Behind the pastel colors and alien invaders in Urahara are three girls with their own problems. And the third episode of the series begins to delve into one of the girls personal troubles.

In Urahara, space aliens called Scoopers come to Earth to steal cultural landmarks. When the Scoopers being invading Tokyo’s Harajuku shopping district three high school aged girls who run a fashion store fight back with the power of their creativity.

In the third episode of the series, we see a lull in the Scoopers invasion. During this time, our heroes Rito Sudo, Mari Shirako, and Kotoko Watatsumugi decide they’re going to open their shop to bring some normalcy back to Harajuku. As they set about in creating new merchandise to sell, Rito, a budding artist, finds herself in a creative slump. And the only way she can come out of it is realize what drives her creativity.

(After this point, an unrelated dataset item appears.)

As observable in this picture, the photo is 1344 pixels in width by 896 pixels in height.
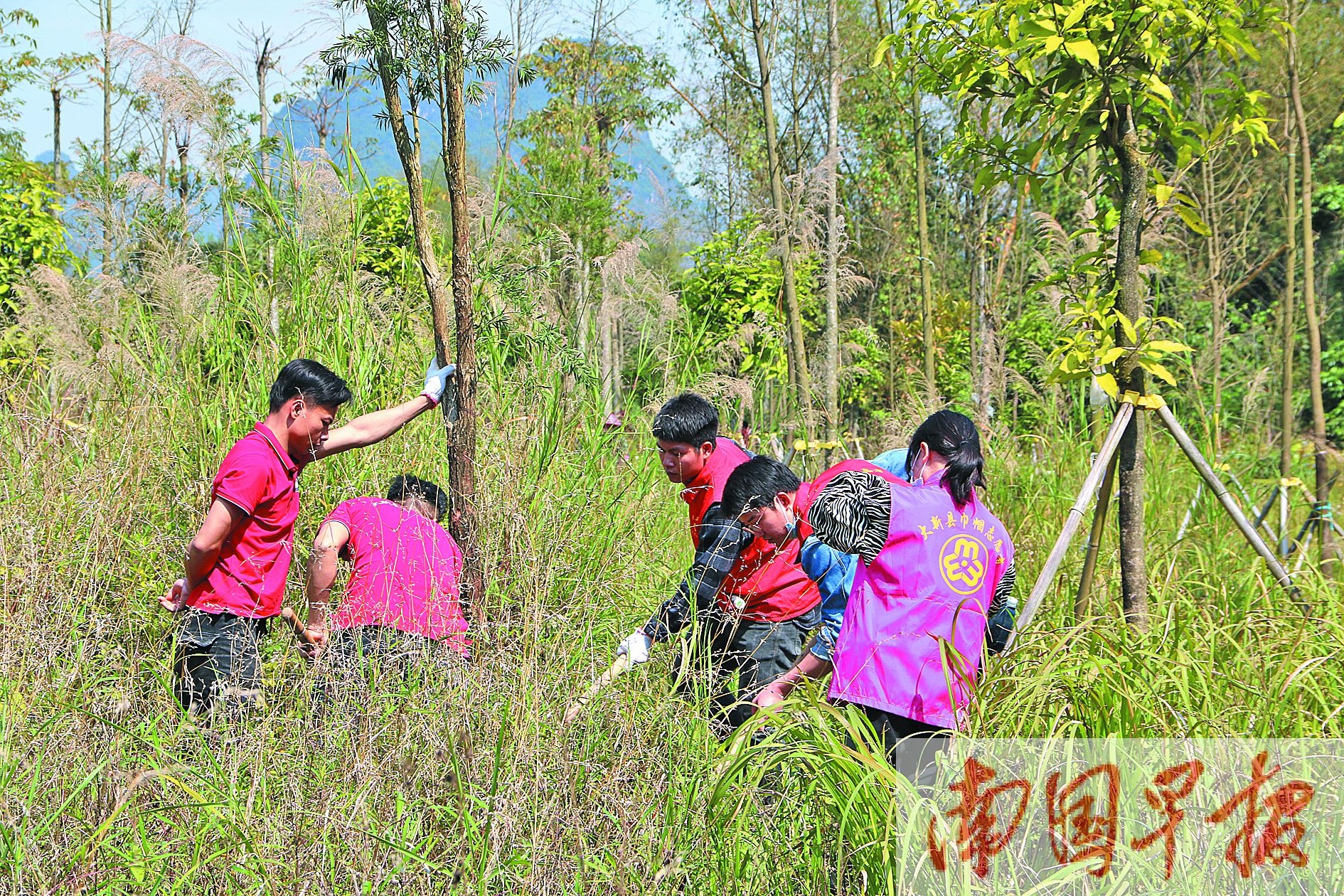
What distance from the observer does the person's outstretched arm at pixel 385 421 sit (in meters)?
3.47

What makes Rito’s slump intriguing is how it’s not born from a lack of creativity, but the question of how she can make everybody feel happy when they look at her art. It’s an interesting question raised by Rito as she works through her creative roadblock as she’s actually asking: Can an artist make a piece of art with the expressed intent of making people feel happy? If so, then how? Honestly, it’s an extremely rhetorical question as art is in part an expression of the creator emotions. Any feelings of happiness, then, come from how people interpret and appreciate the piece. Because of this every artist has his or her own answer to Rito’s question and we see her struggle to find hers.

Rito approaches the question of how to make people happy by examining a piece of street art she did in the past. While her friends Mari and Kotoko enjoy it, when Rito looks at the piece by herself she wonders why she even made it in the first place. Her conclusion is that’s what she felt like painting at the time. However, for Rito the answer isn’t satisfying because it doesn’t address the fundamental question: how does this bring happiness to everybody. To her, the piece is a reflection of her self-indulgence—not something she created to make other people feel happy. However, reflecting on her street art gives her a starting point to dive deeper into her question.

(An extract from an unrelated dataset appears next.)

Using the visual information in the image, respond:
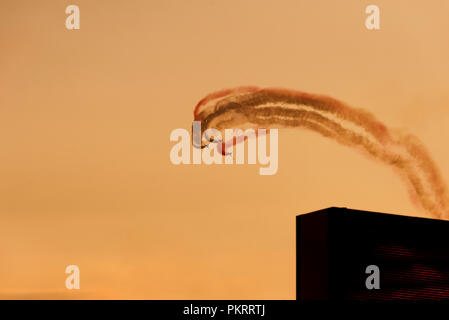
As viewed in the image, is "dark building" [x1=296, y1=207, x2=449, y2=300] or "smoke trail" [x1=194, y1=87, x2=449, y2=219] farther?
"smoke trail" [x1=194, y1=87, x2=449, y2=219]

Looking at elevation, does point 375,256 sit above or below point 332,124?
below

Image source: TVアニメ「URAHARA」 on Twitter

However, the answer Rito is truly looking for comes from an odd place, a crepe store owner named Sayumin. She takes Rito’s question and gives her own perspective and it boils down to two basic points: 1) I do what I want and 2) I want to see people smile when they eat my crepes.

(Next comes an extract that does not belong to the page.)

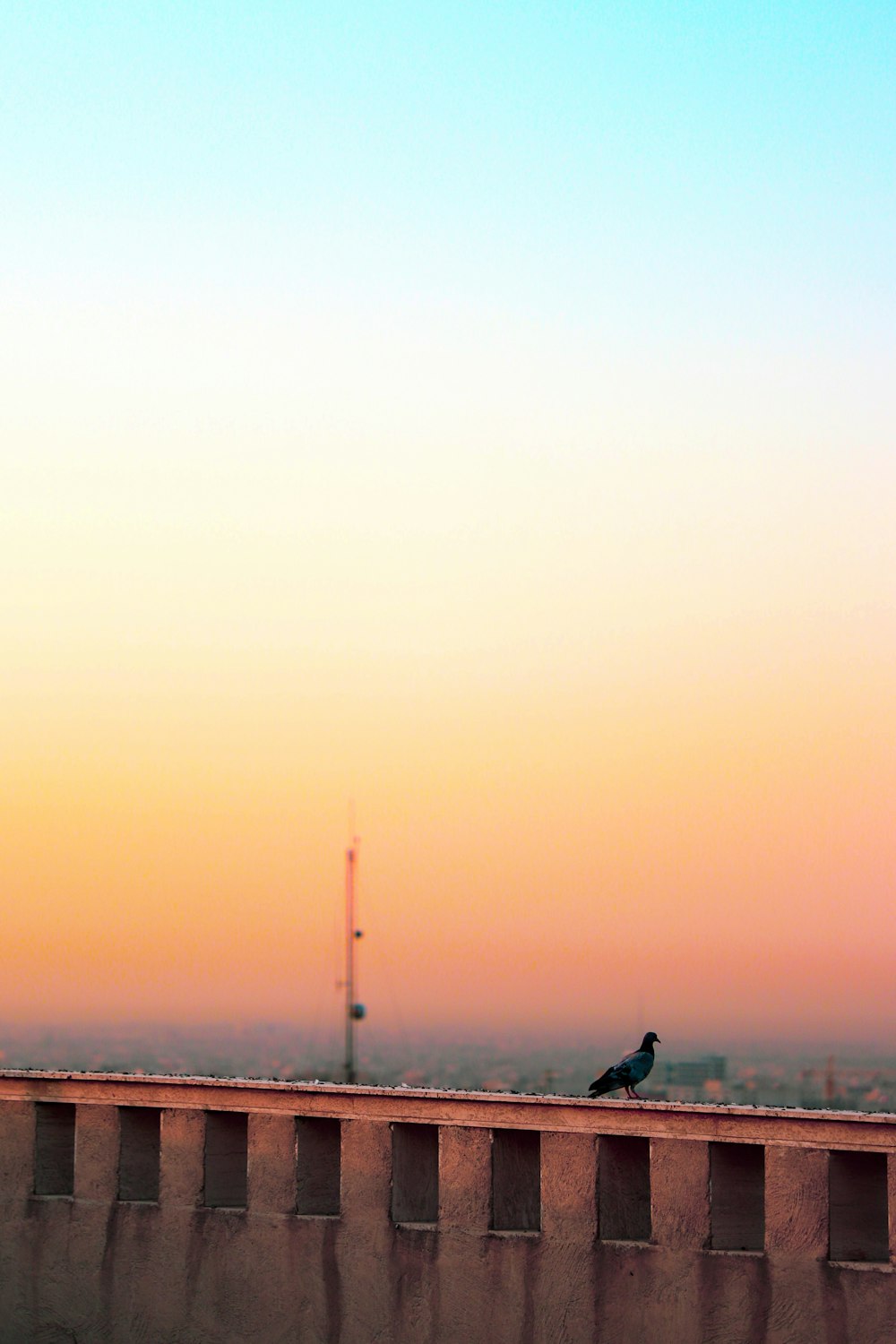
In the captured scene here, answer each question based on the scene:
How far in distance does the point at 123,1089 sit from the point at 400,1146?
15.8 feet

It’s the second point that drives Sayumin’s culinary creativity. The mere act of seeing someone smile makes it so she wants to keep doing what she does. While it’s inward looking to a degree, she’s addressing a key factor in creative endeavors, keeping your audience in mind. For Sayumin, it’s her customer base first, and then herself. But, since Rito hasn’t found her audience yet, Sayumin suggests that Rito’s first audience member should be herself. That she should do what makes her feel happy first and forget about other people’s happiness for the time being.

This is a great piece of advice for Rito because the question she’s struggling with is, “How can I make everyone happy?” This creates a situation where her audience is far too large, making it impossible to satisfy everybody. So, by creating something Rito is satisfied with before anything else, she can begin to see who she really wants to make happy. In essence, she’s learning to narrow her question down to, “Who do I specifically want to make happy with my art?” It’s far easier to answer because she’ll understand who her core audience is. And we see after Rito’s conversation with Sayumin the people she wants to make happy with her art are her friends.

In other words, our creative muse comes from recognizing who we, as creators, specifically want to affect emotionally, not how will this piece make everyone happy.

Urahara is currently streaming on Crunchyroll and Funimation.